89.
A PAIR OF ‘BLUE AND WHITE’ BOTTLE VASES
Qing dynasty, Kangxi period, early 18th century
19 cm high each
Provenance: Naples, Villa della Floridiana, Museo Duca di Martina, Placido de Sangro (1829-1891) collection.
inv. nn. 3499, 3504.
The globular body of both the bottles rising to a long cylindrical neck with two horizontal ribs and splayed mouth, the decoration showing to the body some of the ‘Hundred Antiquities’ (bogu), the neck with floral sprays and stylized leaves.
The term bogu, usually translated in English as “Hundred antiquities”, refers to a very popular decorative motif which includes an unspecified number of objects of various types (vases, books, censers, but also flowers, miniaturized trees, and so on), each characterized by a particular symbolism, most of them in some ways related to antiques.

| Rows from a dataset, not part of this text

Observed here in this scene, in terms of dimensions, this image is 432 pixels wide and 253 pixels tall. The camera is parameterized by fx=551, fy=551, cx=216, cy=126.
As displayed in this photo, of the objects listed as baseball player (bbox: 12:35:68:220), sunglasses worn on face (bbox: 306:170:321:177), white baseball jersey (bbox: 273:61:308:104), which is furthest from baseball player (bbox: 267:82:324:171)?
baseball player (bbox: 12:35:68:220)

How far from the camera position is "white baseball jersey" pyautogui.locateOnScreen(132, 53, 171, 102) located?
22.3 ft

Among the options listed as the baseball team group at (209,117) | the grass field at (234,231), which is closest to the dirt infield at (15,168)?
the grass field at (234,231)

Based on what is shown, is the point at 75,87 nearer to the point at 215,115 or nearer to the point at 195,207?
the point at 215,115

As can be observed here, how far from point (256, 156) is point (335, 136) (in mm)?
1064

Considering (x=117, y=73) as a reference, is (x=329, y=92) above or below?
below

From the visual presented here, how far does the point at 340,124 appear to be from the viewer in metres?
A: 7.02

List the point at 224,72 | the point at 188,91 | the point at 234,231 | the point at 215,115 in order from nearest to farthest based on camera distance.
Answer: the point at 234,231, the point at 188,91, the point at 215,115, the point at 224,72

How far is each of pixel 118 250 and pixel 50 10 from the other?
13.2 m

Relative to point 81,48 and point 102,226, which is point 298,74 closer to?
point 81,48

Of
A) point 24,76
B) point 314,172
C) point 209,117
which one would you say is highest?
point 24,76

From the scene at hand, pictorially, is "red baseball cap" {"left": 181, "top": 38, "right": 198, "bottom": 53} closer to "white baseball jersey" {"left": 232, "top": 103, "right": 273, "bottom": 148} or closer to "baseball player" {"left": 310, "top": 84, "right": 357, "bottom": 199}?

This pattern came to be used during the Northern Song dynasty, and could be related to the spread of the collectionism of ancient pre-dynastic bronzes, favoured by literati and aristocrats, and among them in particular by emperor Huizong who in 1123 commissioned to Wang Fu an illustrated catalogue of his collection, the “Drawings and Lists of all the Antiquities stored in the Xuanhe Palace” (Chongxiu Xuanhe bogu tulu), a title which contain the same term bogu.